◆ **SOURCE**:
......

Written by David Harry   
Wednesday, 28 January 2009 08:13

Where art meets science; the perfect marriage

(The following is a guest post by Ben McKay)

The Industry Mindset

I sometimes think that search engine optimisation is much too often approached with the wrong kind of mindset – almost a tick-box exercise, and one that limits opportunities for the success of great websites.  This brain cramp has important ramifications for the perceived professionalism of the SEO industry, but unfortunately it's not one that cannot be tackled with ease. 

In this meandering rant, I am going to address why this might be the case and (over) optimistically provide you with a way out!

The reasoning...

The reason I ask whether traditional marketing has been forgotten in SEO, is that so much of what we do as SEOs can and should be backed-up by the reasoning 'this will draw the right kind of visitors at the right time with the right intent'.  I believe that with market research, planning, implementation, creative flare, and an ongoing feedback loop of course, you can do just that – the same way you attempt to carry-out more traditional marketing campaigns.


The art and Science of SEO


Traditional Marketers have a NIGHTMARE measuring ROI

Previous generations of marketers were limited regarding the availability of information at their disposal, trying to justify advertising budgets when measuring the return on that nightmare investment was not my favoured task!

......

◆ **GIVEN MATERIAL**:

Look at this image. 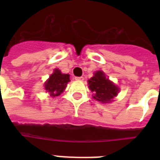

......

◆ **PROBLEM DETAILS**: Please condense the paragraph of the SEO guest post that begins "The reason I ask whether traditional marketing" into a short bulleted list that keeps its main points.

◆ **ANSWER IN FULL**:
- Much of SEO work can and should be justified by one aim: drawing the right visitors at the right time with the right intent.
- This is achievable through market research, planning, implementation, creativity, and an ongoing feedback loop.
- It mirrors the way traditional marketing campaigns are carried out.